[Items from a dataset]

┄┄┄┄┄┄

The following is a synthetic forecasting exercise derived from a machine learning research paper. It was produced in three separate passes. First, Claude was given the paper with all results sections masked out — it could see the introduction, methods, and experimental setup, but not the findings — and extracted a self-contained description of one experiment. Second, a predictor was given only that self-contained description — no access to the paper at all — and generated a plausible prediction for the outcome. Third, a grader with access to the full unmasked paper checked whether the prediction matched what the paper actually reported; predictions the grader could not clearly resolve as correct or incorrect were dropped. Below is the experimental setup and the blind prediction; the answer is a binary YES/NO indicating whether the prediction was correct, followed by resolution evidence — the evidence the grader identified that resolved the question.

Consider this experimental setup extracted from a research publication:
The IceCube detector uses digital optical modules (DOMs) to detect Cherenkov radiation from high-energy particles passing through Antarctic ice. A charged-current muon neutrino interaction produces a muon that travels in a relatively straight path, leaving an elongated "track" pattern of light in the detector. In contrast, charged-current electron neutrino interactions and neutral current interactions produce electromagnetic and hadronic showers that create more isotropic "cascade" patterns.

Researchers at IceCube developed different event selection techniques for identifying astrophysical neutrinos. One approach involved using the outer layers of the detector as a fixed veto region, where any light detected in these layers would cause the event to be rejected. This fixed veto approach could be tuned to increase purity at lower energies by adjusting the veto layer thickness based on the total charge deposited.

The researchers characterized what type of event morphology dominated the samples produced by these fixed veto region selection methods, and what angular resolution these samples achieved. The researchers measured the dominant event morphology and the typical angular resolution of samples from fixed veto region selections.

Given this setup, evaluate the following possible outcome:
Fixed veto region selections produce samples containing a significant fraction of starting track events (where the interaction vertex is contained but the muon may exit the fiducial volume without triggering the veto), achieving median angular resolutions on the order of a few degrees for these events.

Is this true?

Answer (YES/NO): NO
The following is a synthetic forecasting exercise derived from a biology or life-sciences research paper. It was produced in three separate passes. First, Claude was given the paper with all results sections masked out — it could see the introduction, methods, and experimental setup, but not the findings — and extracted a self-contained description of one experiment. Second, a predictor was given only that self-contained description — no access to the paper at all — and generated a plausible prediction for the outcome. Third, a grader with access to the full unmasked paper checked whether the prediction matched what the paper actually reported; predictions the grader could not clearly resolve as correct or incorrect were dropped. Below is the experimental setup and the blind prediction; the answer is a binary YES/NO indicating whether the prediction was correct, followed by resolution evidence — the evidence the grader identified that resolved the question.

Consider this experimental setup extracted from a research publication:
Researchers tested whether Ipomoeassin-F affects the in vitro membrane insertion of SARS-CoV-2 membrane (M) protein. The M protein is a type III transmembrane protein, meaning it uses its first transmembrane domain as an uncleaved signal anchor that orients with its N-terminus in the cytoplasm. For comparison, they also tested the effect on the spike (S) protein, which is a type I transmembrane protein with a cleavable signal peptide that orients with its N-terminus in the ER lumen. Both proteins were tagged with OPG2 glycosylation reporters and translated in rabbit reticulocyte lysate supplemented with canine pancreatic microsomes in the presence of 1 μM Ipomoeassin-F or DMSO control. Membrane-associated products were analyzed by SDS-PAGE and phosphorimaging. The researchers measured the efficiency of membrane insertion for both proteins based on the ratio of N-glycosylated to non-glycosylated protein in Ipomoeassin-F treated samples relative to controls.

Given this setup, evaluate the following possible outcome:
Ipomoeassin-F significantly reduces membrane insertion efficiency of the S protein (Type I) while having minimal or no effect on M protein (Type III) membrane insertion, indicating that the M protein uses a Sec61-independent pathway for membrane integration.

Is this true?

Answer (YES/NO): YES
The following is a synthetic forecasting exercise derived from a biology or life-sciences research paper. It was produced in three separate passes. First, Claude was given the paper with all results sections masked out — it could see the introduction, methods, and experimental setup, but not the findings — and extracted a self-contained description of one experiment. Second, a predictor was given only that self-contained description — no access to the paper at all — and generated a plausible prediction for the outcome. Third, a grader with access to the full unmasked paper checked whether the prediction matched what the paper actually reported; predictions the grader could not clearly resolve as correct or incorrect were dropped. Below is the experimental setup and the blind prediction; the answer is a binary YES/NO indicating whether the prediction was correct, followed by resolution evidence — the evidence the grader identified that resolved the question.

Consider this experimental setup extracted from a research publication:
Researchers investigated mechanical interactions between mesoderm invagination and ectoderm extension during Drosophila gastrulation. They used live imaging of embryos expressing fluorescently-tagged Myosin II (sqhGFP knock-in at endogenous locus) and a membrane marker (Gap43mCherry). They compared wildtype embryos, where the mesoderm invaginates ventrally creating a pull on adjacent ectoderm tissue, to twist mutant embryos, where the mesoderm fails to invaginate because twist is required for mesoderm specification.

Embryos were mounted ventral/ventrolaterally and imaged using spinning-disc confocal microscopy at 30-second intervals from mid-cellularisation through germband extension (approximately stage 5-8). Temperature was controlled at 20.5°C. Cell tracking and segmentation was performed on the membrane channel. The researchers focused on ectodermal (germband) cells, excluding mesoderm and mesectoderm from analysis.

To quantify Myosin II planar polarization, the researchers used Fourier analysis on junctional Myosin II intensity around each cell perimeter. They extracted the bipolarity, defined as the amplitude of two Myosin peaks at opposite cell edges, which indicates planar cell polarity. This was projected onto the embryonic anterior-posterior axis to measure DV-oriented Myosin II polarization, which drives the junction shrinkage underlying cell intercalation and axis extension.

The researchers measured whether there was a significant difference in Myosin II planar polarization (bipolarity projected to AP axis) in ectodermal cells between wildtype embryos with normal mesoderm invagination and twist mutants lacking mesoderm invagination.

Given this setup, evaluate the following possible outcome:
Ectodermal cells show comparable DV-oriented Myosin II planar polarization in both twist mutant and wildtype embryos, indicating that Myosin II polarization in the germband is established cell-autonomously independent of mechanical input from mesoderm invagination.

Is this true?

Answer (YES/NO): NO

┄┄┄┄┄┄

● **Work instructions**
Please copy out every line shown above, exactly.

● **Response to the task**
The following is a synthetic forecasting exercise derived from a machine learning research paper. It was produced in three separate passes. First, Claude was given the paper with all results sections masked out — it could see the introduction, methods, and experimental setup, but not the findings — and extracted a self-contained description of one experiment. Second, a predictor was given only that self-contained description — no access to the paper at all — and generated a plausible prediction for the outcome. Third, a grader with access to the full unmasked paper checked whether the prediction matched what the paper actually reported; predictions the grader could not clearly resolve as correct or incorrect were dropped. Below is the experimental setup and the blind prediction; the answer is a binary YES/NO indicating whether the prediction was correct, followed by resolution evidence — the evidence the grader identified that resolved the question.

Consider this experimental setup extracted from a research publication:
The IceCube detector uses digital optical modules (DOMs) to detect Cherenkov radiation from high-energy particles passing through Antarctic ice. A charged-current muon neutrino interaction produces a muon that travels in a relatively straight path, leaving an elongated "track" pattern of light in the detector. In contrast, charged-current electron neutrino interactions and neutral current interactions produce electromagnetic and hadronic showers that create more isotropic "cascade" patterns.

Researchers at IceCube developed different event selection techniques for identifying astrophysical neutrinos. One approach involved using the outer layers of the detector as a fixed veto region, where any light detected in these layers would cause the event to be rejected. This fixed veto approach could be tuned to increase purity at lower energies by adjusting the veto layer thickness based on the total charge deposited.

The researchers characterized what type of event morphology dominated the samples produced by these fixed veto region selection methods, and what angular resolution these samples achieved. The researchers measured the dominant event morphology and the typical angular resolution of samples from fixed veto region selections.

Given this setup, evaluate the following possible outcome:
Fixed veto region selections produce samples containing a significant fraction of starting track events (where the interaction vertex is contained but the muon may exit the fiducial volume without triggering the veto), achieving median angular resolutions on the order of a few degrees for these events.

Is this true?

Answer (YES/NO): NO
The following is a synthetic forecasting exercise derived from a biology or life-sciences research paper. It was produced in three separate passes. First, Claude was given the paper with all results sections masked out — it could see the introduction, methods, and experimental setup, but not the findings — and extracted a self-contained description of one experiment. Second, a predictor was given only that self-contained description — no access to the paper at all — and generated a plausible prediction for the outcome. Third, a grader with access to the full unmasked paper checked whether the prediction matched what the paper actually reported; predictions the grader could not clearly resolve as correct or incorrect were dropped. Below is the experimental setup and the blind prediction; the answer is a binary YES/NO indicating whether the prediction was correct, followed by resolution evidence — the evidence the grader identified that resolved the question.

Consider this experimental setup extracted from a research publication:
Researchers tested whether Ipomoeassin-F affects the in vitro membrane insertion of SARS-CoV-2 membrane (M) protein. The M protein is a type III transmembrane protein, meaning it uses its first transmembrane domain as an uncleaved signal anchor that orients with its N-terminus in the cytoplasm. For comparison, they also tested the effect on the spike (S) protein, which is a type I transmembrane protein with a cleavable signal peptide that orients with its N-terminus in the ER lumen. Both proteins were tagged with OPG2 glycosylation reporters and translated in rabbit reticulocyte lysate supplemented with canine pancreatic microsomes in the presence of 1 μM Ipomoeassin-F or DMSO control. Membrane-associated products were analyzed by SDS-PAGE and phosphorimaging. The researchers measured the efficiency of membrane insertion for both proteins based on the ratio of N-glycosylated to non-glycosylated protein in Ipomoeassin-F treated samples relative to controls.

Given this setup, evaluate the following possible outcome:
Ipomoeassin-F significantly reduces membrane insertion efficiency of the S protein (Type I) while having minimal or no effect on M protein (Type III) membrane insertion, indicating that the M protein uses a Sec61-independent pathway for membrane integration.

Is this true?

Answer (YES/NO): YES
The following is a synthetic forecasting exercise derived from a biology or life-sciences research paper. It was produced in three separate passes. First, Claude was given the paper with all results sections masked out — it could see the introduction, methods, and experimental setup, but not the findings — and extracted a self-contained description of one experiment. Second, a predictor was given only that self-contained description — no access to the paper at all — and generated a plausible prediction for the outcome. Third, a grader with access to the full unmasked paper checked whether the prediction matched what the paper actually reported; predictions the grader could not clearly resolve as correct or incorrect were dropped. Below is the experimental setup and the blind prediction; the answer is a binary YES/NO indicating whether the prediction was correct, followed by resolution evidence — the evidence the grader identified that resolved the question.

Consider this experimental setup extracted from a research publication:
Researchers investigated mechanical interactions between mesoderm invagination and ectoderm extension during Drosophila gastrulation. They used live imaging of embryos expressing fluorescently-tagged Myosin II (sqhGFP knock-in at endogenous locus) and a membrane marker (Gap43mCherry). They compared wildtype embryos, where the mesoderm invaginates ventrally creating a pull on adjacent ectoderm tissue, to twist mutant embryos, where the mesoderm fails to invaginate because twist is required for mesoderm specification.

Embryos were mounted ventral/ventrolaterally and imaged using spinning-disc confocal microscopy at 30-second intervals from mid-cellularisation through germband extension (approximately stage 5-8). Temperature was controlled at 20.5°C. Cell tracking and segmentation was performed on the membrane channel. The researchers focused on ectodermal (germband) cells, excluding mesoderm and mesectoderm from analysis.

To quantify Myosin II planar polarization, the researchers used Fourier analysis on junctional Myosin II intensity around each cell perimeter. They extracted the bipolarity, defined as the amplitude of two Myosin peaks at opposite cell edges, which indicates planar cell polarity. This was projected onto the embryonic anterior-posterior axis to measure DV-oriented Myosin II polarization, which drives the junction shrinkage underlying cell intercalation and axis extension.

The researchers measured whether there was a significant difference in Myosin II planar polarization (bipolarity projected to AP axis) in ectodermal cells between wildtype embryos with normal mesoderm invagination and twist mutants lacking mesoderm invagination.

Given this setup, evaluate the following possible outcome:
Ectodermal cells show comparable DV-oriented Myosin II planar polarization in both twist mutant and wildtype embryos, indicating that Myosin II polarization in the germband is established cell-autonomously independent of mechanical input from mesoderm invagination.

Is this true?

Answer (YES/NO): NO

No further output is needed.